▸ **THE EXERCISE**
Pick out every line of the material that contains the word "between", and copy each such line. Count only matches with the same capitalization.

▸ **EXERCISE MATERIALS**
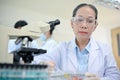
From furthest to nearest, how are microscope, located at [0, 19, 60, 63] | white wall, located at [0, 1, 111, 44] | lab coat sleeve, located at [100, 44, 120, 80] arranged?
white wall, located at [0, 1, 111, 44]
lab coat sleeve, located at [100, 44, 120, 80]
microscope, located at [0, 19, 60, 63]

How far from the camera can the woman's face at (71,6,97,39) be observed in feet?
4.44

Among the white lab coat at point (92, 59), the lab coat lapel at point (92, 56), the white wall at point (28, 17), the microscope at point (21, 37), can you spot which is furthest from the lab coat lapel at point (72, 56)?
the white wall at point (28, 17)

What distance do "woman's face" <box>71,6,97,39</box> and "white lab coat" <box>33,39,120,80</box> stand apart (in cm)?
13

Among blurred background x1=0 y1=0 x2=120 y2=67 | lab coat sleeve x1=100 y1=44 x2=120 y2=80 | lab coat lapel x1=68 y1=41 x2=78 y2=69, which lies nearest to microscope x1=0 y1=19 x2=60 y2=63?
lab coat lapel x1=68 y1=41 x2=78 y2=69

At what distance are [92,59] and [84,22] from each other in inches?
10.6

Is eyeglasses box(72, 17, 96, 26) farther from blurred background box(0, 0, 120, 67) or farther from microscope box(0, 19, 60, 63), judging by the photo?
blurred background box(0, 0, 120, 67)

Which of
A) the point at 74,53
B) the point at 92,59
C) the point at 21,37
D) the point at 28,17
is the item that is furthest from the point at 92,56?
the point at 28,17

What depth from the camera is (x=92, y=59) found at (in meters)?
1.35

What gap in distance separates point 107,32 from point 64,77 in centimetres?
427

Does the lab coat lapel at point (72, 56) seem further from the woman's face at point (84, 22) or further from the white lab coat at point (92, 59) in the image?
the woman's face at point (84, 22)

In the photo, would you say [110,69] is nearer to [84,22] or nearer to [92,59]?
[92,59]

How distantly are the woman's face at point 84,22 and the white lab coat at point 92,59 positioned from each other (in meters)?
0.13

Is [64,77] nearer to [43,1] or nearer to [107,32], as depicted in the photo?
[43,1]

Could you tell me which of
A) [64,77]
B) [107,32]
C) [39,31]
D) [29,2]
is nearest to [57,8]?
[29,2]
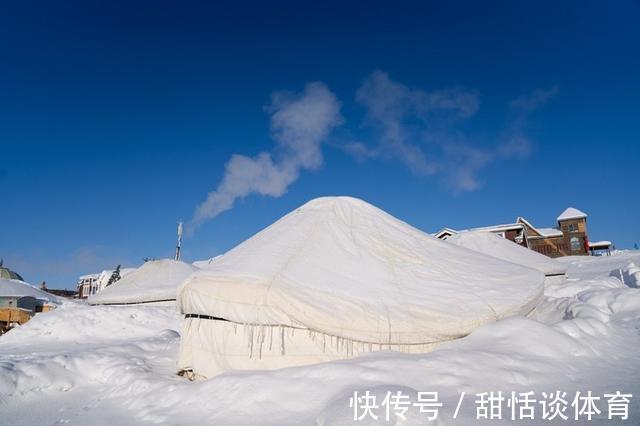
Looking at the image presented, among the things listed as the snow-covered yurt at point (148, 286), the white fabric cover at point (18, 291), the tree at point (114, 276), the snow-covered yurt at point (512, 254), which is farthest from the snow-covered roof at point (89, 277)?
the snow-covered yurt at point (512, 254)

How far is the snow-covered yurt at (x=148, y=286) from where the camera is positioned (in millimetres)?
18641

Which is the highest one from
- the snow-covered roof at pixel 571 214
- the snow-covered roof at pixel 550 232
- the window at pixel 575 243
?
the snow-covered roof at pixel 571 214

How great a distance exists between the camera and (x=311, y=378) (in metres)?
4.29

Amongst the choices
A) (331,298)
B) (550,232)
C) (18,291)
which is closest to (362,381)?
(331,298)

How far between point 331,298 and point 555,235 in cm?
4012

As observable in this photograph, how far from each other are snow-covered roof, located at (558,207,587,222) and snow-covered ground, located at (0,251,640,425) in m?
35.4

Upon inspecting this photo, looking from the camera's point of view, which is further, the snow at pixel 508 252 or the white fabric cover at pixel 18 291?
the white fabric cover at pixel 18 291

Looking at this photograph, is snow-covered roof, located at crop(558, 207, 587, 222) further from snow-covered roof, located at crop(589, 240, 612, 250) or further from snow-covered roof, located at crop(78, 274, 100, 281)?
snow-covered roof, located at crop(78, 274, 100, 281)

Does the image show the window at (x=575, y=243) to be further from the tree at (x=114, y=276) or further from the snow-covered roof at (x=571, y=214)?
the tree at (x=114, y=276)

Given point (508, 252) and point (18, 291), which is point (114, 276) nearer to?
point (18, 291)

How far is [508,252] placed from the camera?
63.6ft

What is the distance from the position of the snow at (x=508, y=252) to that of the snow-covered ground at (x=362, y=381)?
41.2 feet

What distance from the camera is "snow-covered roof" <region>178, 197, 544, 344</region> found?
16.3ft

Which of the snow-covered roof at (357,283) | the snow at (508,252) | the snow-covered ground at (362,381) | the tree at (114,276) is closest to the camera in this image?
the snow-covered ground at (362,381)
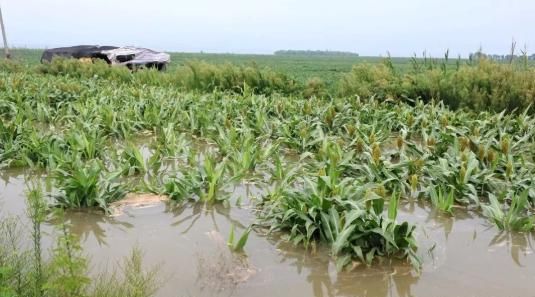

▸ **FINAL RESULT**
How great a distance exists between the camera and (x=311, y=378) (in metres)?
How far between point 331,298 and point 555,235 in cm?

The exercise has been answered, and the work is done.